| The request |
Copy out word for word the lines that begin at the one containing "Examining the photograph, is" and run through the last line.

| Supplied records |
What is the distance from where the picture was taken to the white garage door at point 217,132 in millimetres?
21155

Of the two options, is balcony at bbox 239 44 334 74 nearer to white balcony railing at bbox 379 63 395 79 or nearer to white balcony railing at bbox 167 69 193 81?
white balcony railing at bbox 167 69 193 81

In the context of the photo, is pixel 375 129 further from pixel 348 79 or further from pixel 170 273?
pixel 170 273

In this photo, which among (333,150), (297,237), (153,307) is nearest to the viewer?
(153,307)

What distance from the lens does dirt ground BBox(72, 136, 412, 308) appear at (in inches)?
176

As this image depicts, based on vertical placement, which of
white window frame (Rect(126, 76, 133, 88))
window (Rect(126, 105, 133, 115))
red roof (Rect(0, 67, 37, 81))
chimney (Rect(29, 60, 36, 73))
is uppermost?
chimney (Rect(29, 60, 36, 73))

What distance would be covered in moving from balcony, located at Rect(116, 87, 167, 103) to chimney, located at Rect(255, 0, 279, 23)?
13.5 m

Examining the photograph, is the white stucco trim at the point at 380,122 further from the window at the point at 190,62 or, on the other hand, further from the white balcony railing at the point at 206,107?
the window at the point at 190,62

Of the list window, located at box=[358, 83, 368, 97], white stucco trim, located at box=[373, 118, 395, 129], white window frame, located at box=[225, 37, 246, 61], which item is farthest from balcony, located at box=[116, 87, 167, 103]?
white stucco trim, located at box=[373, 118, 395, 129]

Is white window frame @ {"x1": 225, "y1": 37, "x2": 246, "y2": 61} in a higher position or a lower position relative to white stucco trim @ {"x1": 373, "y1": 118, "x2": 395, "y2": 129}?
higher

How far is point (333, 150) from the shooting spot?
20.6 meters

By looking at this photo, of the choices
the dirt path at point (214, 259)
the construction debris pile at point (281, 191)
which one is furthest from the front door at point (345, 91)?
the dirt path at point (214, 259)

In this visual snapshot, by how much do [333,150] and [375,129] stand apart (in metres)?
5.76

| Expected answer |
Examining the photograph, is the white stucco trim at the point at 380,122 further from the window at the point at 190,62 or, on the other hand, further from the white balcony railing at the point at 206,107?
the window at the point at 190,62

Of the list window, located at box=[358, 83, 368, 97], white stucco trim, located at box=[373, 118, 395, 129], white window frame, located at box=[225, 37, 246, 61], which item is farthest from balcony, located at box=[116, 87, 167, 103]?
white stucco trim, located at box=[373, 118, 395, 129]

Is white window frame @ {"x1": 225, "y1": 37, "x2": 246, "y2": 61} in a higher position or a lower position relative to white stucco trim @ {"x1": 373, "y1": 118, "x2": 395, "y2": 129}?
higher

How far is point (333, 150) from the shooting spot?
20.6 meters

By looking at this photo, of the choices
the dirt path at point (214, 259)
the construction debris pile at point (281, 191)
which one is furthest from the front door at point (345, 91)?
the dirt path at point (214, 259)

In this visual snapshot, by how much do [333,150] and [375,129] stand apart (in metres)?
5.76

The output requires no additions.